[Given request A]: Count the lines in the records that contain the word "Query", and give only that number.

[Document extract]:
[audio version of this post available here]
I’m as atheistic as I am poly, and yet I (nowadays) seek out and revel in feelings of deep spirituality. I find it hard to talk with others about spirituality, because they usually think it means belief in mystical woo stuff, and either want to engage through that (bleh) or think I’m being a magical hippie. I need to address this. What the heck is this Ineffable stuff if only the material world exists?
Spirituality is what happens when one becomes a part of something greater than oneself.
The most visceral example of this I experience regularly is The Cathedral. Last week I was at the Washington National Cathedral in DC. All one needs to do is sit in a cathedral and observe to really get a sense of what spirituality is.
These buildings are absolutely massive, and carved from stone. Not only can they not be created by one person in a lifetime, they can’t even be created by one society in a lifetime. When someone lays down the first brick of a cathedral like this, they are doing so knowing that they will never see the inside of it. They will toil at it every year, between harvests or after their day job, along with everyone else they know, and at best they’ll be able to have some make-shift services in a quarter-finished structure as old folks. This is a building that spans multiple lifetimes. When you stand inside it, you can feel the weight of your dead ancestors that gifted their labor, their life, to you, who they would never know. It brings awe.
You can’t short-cut this. An essential and unalienable key to this spirituality is the infusion of sheer time. It is the deepness of the time and the vastness of the labor itself which is the awe-inspiring part. That is what makes it a greater thing. Attempting to cut out the time is rightly viewed with disgust. It is a lie.
And it isn’t just the laying of the stones. The tile floors take many labor-years. The stained glass, the carved marble statues. The choirs singing. Every good cathedral has dead human bodies within it. Physical relics of lives that stretch across time. Columns that hold arches bridging space. And all of it has to be maintained and defended by humans that continue to put in labor and love every week.
Of course people want to be part of something this vast. The marshalling of so much human effort over so vast a time is extremely powerful. If you join the church it will use some of its power in the service of your interests.
And of course the institution will have to be restrictive. When everyone wants the power it can direct it must make sure those who would join it are aligned with its goals, lest it become corrupted and devoured. Aligning the humans to itself is crucial. When done with care, it’s one of the most profoundly glorious things an organization can do.

[Given request B]: In the passage on spirituality, rewrite everything from "[audio version of" down to "greater than oneself.", replacing "magical hippie" with "starry-eyed mystic".

[Records supplied]:

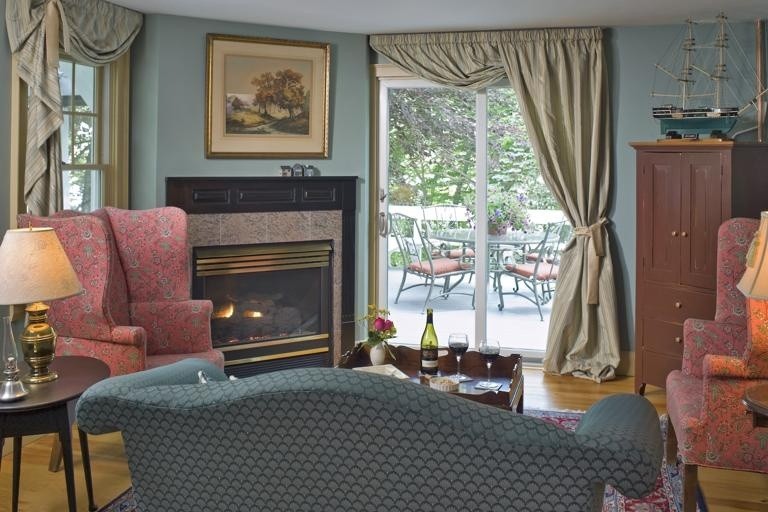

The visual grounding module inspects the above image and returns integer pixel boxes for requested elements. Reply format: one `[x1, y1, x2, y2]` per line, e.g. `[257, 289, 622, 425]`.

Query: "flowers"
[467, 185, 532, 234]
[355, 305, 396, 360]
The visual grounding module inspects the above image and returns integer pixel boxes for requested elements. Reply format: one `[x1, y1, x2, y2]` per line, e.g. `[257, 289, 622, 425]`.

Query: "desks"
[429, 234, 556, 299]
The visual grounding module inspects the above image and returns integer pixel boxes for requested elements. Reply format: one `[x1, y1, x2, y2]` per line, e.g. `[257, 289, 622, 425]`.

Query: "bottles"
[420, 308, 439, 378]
...
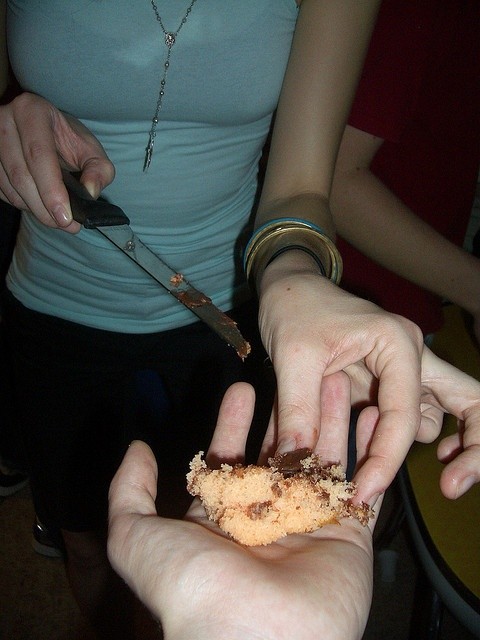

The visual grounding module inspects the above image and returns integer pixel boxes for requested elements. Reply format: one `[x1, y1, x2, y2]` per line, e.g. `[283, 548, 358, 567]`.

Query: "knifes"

[Exercise solution A]: 4

[Exercise solution B]:
[audio version of this post available here]
I’m as atheistic as I am poly, and yet I (nowadays) seek out and revel in feelings of deep spirituality. I find it hard to talk with others about spirituality, because they usually think it means belief in mystical woo stuff, and either want to engage through that (bleh) or think I’m being a starry-eyed mystic. I need to address this. What the heck is this Ineffable stuff if only the material world exists?
Spirituality is what happens when one becomes a part of something greater than oneself.